**WHAT NEEDS TO BE DONE**
Return the listing below word for word.

**EXTRACTED MATERIAL**
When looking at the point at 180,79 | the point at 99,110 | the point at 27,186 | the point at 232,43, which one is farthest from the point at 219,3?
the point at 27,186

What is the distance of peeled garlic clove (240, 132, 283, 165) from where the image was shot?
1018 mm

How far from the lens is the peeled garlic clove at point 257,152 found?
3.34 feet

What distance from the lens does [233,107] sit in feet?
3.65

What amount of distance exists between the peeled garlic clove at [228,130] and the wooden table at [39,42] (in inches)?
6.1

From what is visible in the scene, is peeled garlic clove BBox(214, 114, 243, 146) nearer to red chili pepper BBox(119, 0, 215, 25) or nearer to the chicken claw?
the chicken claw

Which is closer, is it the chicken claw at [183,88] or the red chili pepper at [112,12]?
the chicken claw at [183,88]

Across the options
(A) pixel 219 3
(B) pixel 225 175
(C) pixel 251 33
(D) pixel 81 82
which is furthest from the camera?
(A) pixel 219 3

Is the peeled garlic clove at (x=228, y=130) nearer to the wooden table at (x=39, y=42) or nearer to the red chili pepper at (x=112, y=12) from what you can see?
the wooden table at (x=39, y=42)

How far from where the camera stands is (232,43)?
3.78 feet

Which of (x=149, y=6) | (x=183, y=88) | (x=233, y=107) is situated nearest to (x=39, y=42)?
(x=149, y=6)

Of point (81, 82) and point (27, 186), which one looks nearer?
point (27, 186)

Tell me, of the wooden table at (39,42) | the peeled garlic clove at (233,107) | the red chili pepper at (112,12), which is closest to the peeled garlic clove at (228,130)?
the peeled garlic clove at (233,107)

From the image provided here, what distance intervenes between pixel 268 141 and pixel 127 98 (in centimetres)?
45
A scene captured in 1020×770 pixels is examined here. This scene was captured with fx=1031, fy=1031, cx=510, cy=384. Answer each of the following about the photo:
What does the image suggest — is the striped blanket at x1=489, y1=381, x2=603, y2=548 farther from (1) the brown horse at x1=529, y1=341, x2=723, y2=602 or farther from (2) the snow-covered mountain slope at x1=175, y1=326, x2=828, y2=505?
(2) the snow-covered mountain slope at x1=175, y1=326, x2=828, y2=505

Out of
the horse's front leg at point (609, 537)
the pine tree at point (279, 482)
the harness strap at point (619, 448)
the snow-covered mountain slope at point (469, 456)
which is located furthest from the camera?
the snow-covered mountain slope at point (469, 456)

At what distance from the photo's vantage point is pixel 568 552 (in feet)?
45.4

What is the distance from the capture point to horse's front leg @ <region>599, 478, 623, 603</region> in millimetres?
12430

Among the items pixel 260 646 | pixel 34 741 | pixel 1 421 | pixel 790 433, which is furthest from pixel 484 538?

**THE OUTPUT**
When looking at the point at 180,79 | the point at 99,110 | the point at 27,186 | the point at 232,43, which one is farthest from the point at 219,3?
the point at 27,186

What is the distance of peeled garlic clove (240, 132, 283, 165) from where the image was shot?
1018 mm

How far from the lens is the peeled garlic clove at point 257,152 found?
3.34 feet

What distance from the lens does [233,107] sit in feet?
3.65

What amount of distance exists between the peeled garlic clove at [228,130] and the wooden table at [39,42] (in inches)?
6.1

From what is visible in the scene, is peeled garlic clove BBox(214, 114, 243, 146) nearer to red chili pepper BBox(119, 0, 215, 25) or nearer to the chicken claw?
the chicken claw

Which is closer, is it the chicken claw at [183,88] or the red chili pepper at [112,12]?
the chicken claw at [183,88]

Across the options
(A) pixel 219 3
(B) pixel 225 175
(C) pixel 251 33
(D) pixel 81 82
which is furthest from the camera?
(A) pixel 219 3

Is the peeled garlic clove at (x=228, y=130) nearer to the wooden table at (x=39, y=42) or nearer to the red chili pepper at (x=112, y=12) from what you can see?
the wooden table at (x=39, y=42)

How far from where the camera stands is (232,43)?
3.78 feet

Which of (x=149, y=6) | (x=183, y=88) | (x=233, y=107) is situated nearest to (x=39, y=42)?
(x=149, y=6)

Of point (81, 82) and point (27, 186), which one looks nearer?
point (27, 186)

Tell me, of the wooden table at (39,42) | the peeled garlic clove at (233,107) | the red chili pepper at (112,12), which is closest to the peeled garlic clove at (228,130)?
the peeled garlic clove at (233,107)

From the image provided here, what distance intervenes between pixel 268 141 and pixel 127 98 (in centimetres)?
45
A scene captured in 1020×770 pixels is examined here. This scene was captured with fx=1031, fy=1031, cx=510, cy=384. Answer each of the following about the photo:
What does the image suggest — is the striped blanket at x1=489, y1=381, x2=603, y2=548 farther from (1) the brown horse at x1=529, y1=341, x2=723, y2=602 or farther from (2) the snow-covered mountain slope at x1=175, y1=326, x2=828, y2=505?
(2) the snow-covered mountain slope at x1=175, y1=326, x2=828, y2=505

Out of
the horse's front leg at point (609, 537)
the pine tree at point (279, 482)
the harness strap at point (619, 448)
the snow-covered mountain slope at point (469, 456)
which is located furthest from the camera?
the snow-covered mountain slope at point (469, 456)

At what distance from the photo's vantage point is pixel 568 552 (in feet)?
45.4

What is the distance from the capture point to horse's front leg @ <region>599, 478, 623, 603</region> in millimetres?
12430

Among the items pixel 260 646 | pixel 34 741 | pixel 1 421 | pixel 790 433, which is furthest from pixel 484 538?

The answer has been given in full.